The Kalamazoo Gazette openly admits the dangers of dancing Jane Eyre-based ballets.
For nearly two decades, Kalamazoo Ballet Company founder Therese Bullard dreamed of staging a "Jane Eyre''-based ballet, and finally last June, hers debuted on the Kalamazoo Civic Theatre stage. But as she breathed a sigh of relief, so did her body.
She had to be hospitalized for exhaustion, Bullard said Wednesday in a candid yet light-hearted interview in which she focused on the positive side of being forced to get much-needed rest.
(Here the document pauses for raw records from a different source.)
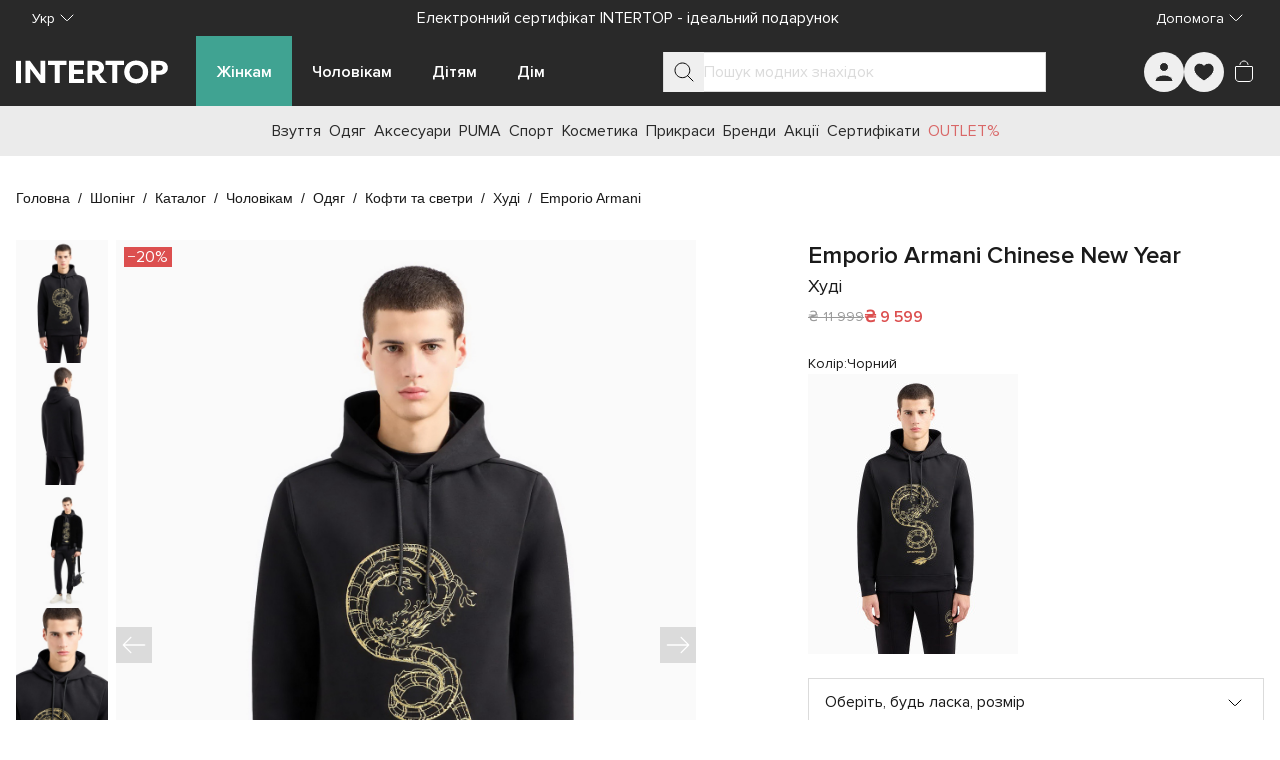

--- FILE ---
content_type: text/javascript; charset=utf-8
request_url: https://intertop.ua/_nuxt/BwljE65N.js
body_size: 223
content:
import{a5 as b,a4 as v,a6 as w,u as x,f as S,aZ as C,dc as A,dd as O}from"./entry.B4dIvjXe.js";let i;const j=()=>{const{languages:u,ldSchema:a,domain:p}=b(),{public:{mediaCdnUrl:g}}=v(),s=w(),{locale:c}=x(),o=S(),d=C(),m=A().$i18n,y=()=>m.locales.value.find(n=>n.code===c.value)?.language,l=e=>e??s({name:o.name,params:o.params},c.value,!0),f=e=>u.map(n=>{const{params:r,name:t,query:k}=e?d.resolve(e):o;return{rel:"alternate",hreflang:n,href:s({name:t,params:r,query:k},n,!0)}}),h=()=>({"@type":"Organization",name:a.organization,sameAs:a.sameAs,url:p,logo:`${g}/local/templates/intertop/images/logo/logo.png"`});return({meta:e,og:n,ldSchema:r,sanitizedUrl:t})=>{i?.dispose(),i=O({title:e?.title??"",meta:[...e?.description?[{name:"description",content:e.description}]:[],{name:"keywords",content:e?.keywords??""},...e&&Object.keys(e).length?[{name:"robots",content:`${e.noIndex?"noindex":"index"}, ${e.noFollow?"nofollow":"follow"}`}]:[],...n&&Object.keys(n).length?[{property:"og:title",content:n.title},{property:"og:locale",content:y()},{property:"og:description",content:n.description},{property:"og:type",content:"website"},{property:"og:image",content:n.img},{property:"og:url",content:n.url??l(t)}]:[]],link:[{rel:"canonical",href:e?.canonical??l(t)},...f(t)],script:[{tagPosition:"bodyClose",type:"application/ld+json",innerHTML:JSON.stringify({"@context":"https://schema.org","@graph":[h(),...r??[]]})}]})}};export{j as u};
"After being incapacitated for a month, I liked the look of myself in the mirror,'' she said, with a hearty laugh.
"I had lost some weight."
Bullard, who has taught ballet in Kalamazoo since 1963, has had to close her ballet company periodically in recent months because of the events of last summer and later, a boiler problem in the building that houses her dance studio. The boiler has since been replaced.
Now Bullard's company is back in full swing and holding performances, which serve as fund-raisers for operational costs. (Roberto Acosta)
A couple of blogs today sing praises of Jane Eyre: Kylie's Book Nook and Fresh Ideas For You. Not Quite Write draws inspiration form the Brontës. And SixSisters posts two gorgeous ACEOs on Jane Eyre.